Monday, June 23, 2008

Big Oil Tiptoes Back into Iraq

Big Oil Tiptoes Back into Iraq


By all rights, Iraq should be a world-class oil power in the same league as Saudi Arabia in OPEC. That Iraq isn't owes much to political division and security risks that have kept foreign experts and investment out of the nation's critical oil sector. Now, there may be reason for some optimism. A top Iraqi Oil Ministry official, Natiq al-Bayati, head of contracts and licensing, has been meeting executives from foreign oil majors in the Jordanian capital of Amman in recent weeks. He hopes to hammer out so-called technical support agreements that could improve Iraqi oil output over time.

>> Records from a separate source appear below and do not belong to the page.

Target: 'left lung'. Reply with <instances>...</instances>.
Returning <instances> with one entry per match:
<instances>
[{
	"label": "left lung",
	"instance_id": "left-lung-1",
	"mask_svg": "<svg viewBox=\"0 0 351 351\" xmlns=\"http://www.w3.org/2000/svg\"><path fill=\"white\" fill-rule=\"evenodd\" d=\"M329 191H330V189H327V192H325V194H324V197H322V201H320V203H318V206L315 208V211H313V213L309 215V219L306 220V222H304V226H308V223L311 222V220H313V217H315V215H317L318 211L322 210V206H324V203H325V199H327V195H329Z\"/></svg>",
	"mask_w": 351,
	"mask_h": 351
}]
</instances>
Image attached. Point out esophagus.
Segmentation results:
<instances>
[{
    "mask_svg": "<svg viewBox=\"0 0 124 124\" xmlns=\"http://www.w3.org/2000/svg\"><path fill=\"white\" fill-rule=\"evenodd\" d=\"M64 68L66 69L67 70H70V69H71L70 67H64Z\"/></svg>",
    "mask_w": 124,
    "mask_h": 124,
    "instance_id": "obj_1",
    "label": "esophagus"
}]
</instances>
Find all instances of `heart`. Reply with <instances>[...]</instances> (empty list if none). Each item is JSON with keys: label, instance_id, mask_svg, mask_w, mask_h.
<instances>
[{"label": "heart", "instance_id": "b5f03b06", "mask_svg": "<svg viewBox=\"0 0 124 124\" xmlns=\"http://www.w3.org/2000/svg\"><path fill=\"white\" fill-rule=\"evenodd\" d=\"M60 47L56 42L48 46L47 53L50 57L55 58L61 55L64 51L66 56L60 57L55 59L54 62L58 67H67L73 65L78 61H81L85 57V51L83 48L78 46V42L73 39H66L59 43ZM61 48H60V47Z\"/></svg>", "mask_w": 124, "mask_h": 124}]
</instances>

Differences over payments need to be ironed out. Still, the hope is that by summer's end foreign companies will help renovate rickety oil fields in perhaps the most important development for the nation's oil industry since the 2003 overthrow of Saddam Hussein. "This shows Iraq has turned a corner," says Vera de Ladoucette, Paris-based senior vice-president of Cambridge Energy Research Associates.

True, only now is Iraqi oil production coming back to prewar levels of 2.5 million barrels per day. And Iraqi Prime Minister Nouri al-Maliki's government still hasn't created a legal framework for exploiting the huge oil reserves that would attract and protect the investments of international oil concerns. So Oil Minister Hussain Al Shahristani has designed the new technical support contracts as an interim step until Iraq is safer and laws governing foreign oil contracts get fully sorted out.

Iraq isn't a hard sell, given its 115 billion barrels of oil reserves. Oil executives say Iraq could pump 6 million barrels per day, which today would make it the No. 2 OPEC player, though well behind Russia. That would require billions in investment. Baghdad's more modest goal of 3 million barrels per day by 2009 would put annual oil revenues at some $110 billion at today's prices. "We find it hard to see a future in which production of these [Iraqi] reserves does not play an important role" globally, says Ian Bromilow, Shell's country chairman for Iraq.

Until recently, oil majors such as BP (BP), Shell, and ExxonMobil (XOM) have kept a low profile. To establish good will with Baghdad, they have flown Iraqi engineers to Amman and elsewhere for training. Now the government wants to go a step further with two-year technical support agreements that will likely concentrate on boosting output at existing wells rather than kick off a massive new drilling program. Monitoring equipment, now mostly lacking, to track production will be installed at the wells—as will improved water injection systems to boost efficiency.

WORKING REMOTELY

Contracts valued at about $2.5 billion are expected to be awarded. BP is working on Rumailah, a ramshackle field that runs beneath date palm plantations near Basra. ExxonMobil has focused on Zubair, also in the South. Shell is taking on Kirkuk in the North and another field called Missan in partnership with BHP Billiton (BHP). Until security improves substantially, international technicians outside the country will work with Iraqi employees via computer and by phone.

The majors hope that these modest contracts will turn into much larger ones later. Granted, in Iraq things can quickly change for the worse. Now, though, Iraq seems ready to get back into the great global oil game.